> **TEXT EXCERPT**:
+++

Japan’s Monetary Regime Transformation

Short Introduction
Shortly after its entry in world society (around 1850; since 1600 it had more or less been isolated from international trade, international political relations, and any cultural exchange), Japan experienced the gravest financial crisis of its history. The reasons for this crisis can be found in its late-feudal monetary regime. First of all, the parity of gold and silver had been incompatible with the parity used in international trade at the time. Next, Japanese feudal economy was characterized by a definition of money as token coinage (as opposed to bullion coinage, typical of e.g. the Mexican dollar, used as currency in pre 1900 East-Asia) (Frost 1970; Ono 2001): coin value was not directly related to the bullion content of coins, but was strongly dependent on political decision (consequently, there existed no strongly fluctuating exchange values between coins). And because of a variety of reasons, Gresham’s Law (bad coinage drives out good coinage) had far less devastating effects in this currency ‘system’ (Yoshikawa 1991). The confrontation with the (Yoshikawa 1991) realities of world economy at the time was profoundly destabilizing. Political friction with the Great Powers was followed by a creeping inflation and an even more destructive speculation. The result: a large-scale export of Japan’s gold reserves. Only in 1897, after the Chinese payment of war indemnity of the Chinese-Japanese War on an English bank account, Japan would recover from the crisis (and adopt the Gold Standard).

+++

> **REQUIREMENT 1**: Write out the passage on Japan's monetary regime transformation word for word, in full.

+++

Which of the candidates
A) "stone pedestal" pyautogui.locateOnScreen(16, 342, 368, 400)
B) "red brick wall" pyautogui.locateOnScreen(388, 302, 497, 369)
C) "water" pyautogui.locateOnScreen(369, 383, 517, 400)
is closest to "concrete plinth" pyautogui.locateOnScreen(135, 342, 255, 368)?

+++

> **REQUIREMENT 2**: Reproduce the entries above, substituting "concrete base" for "concrete plinth" and leaving everything else unchanged.

> **CORRECT RESULT 1**:
Japan’s Monetary Regime Transformation

Short Introduction
Shortly after its entry in world society (around 1850; since 1600 it had more or less been isolated from international trade, international political relations, and any cultural exchange), Japan experienced the gravest financial crisis of its history. The reasons for this crisis can be found in its late-feudal monetary regime. First of all, the parity of gold and silver had been incompatible with the parity used in international trade at the time. Next, Japanese feudal economy was characterized by a definition of money as token coinage (as opposed to bullion coinage, typical of e.g. the Mexican dollar, used as currency in pre 1900 East-Asia) (Frost 1970; Ono 2001): coin value was not directly related to the bullion content of coins, but was strongly dependent on political decision (consequently, there existed no strongly fluctuating exchange values between coins). And because of a variety of reasons, Gresham’s Law (bad coinage drives out good coinage) had far less devastating effects in this currency ‘system’ (Yoshikawa 1991). The confrontation with the (Yoshikawa 1991) realities of world economy at the time was profoundly destabilizing. Political friction with the Great Powers was followed by a creeping inflation and an even more destructive speculation. The result: a large-scale export of Japan’s gold reserves. Only in 1897, after the Chinese payment of war indemnity of the Chinese-Japanese War on an English bank account, Japan would recover from the crisis (and adopt the Gold Standard).

> **CORRECT RESULT 2**:
Which of the candidates
A) "stone pedestal" pyautogui.locateOnScreen(16, 342, 368, 400)
B) "red brick wall" pyautogui.locateOnScreen(388, 302, 497, 369)
C) "water" pyautogui.locateOnScreen(369, 383, 517, 400)
is closest to "concrete base" pyautogui.locateOnScreen(135, 342, 255, 368)?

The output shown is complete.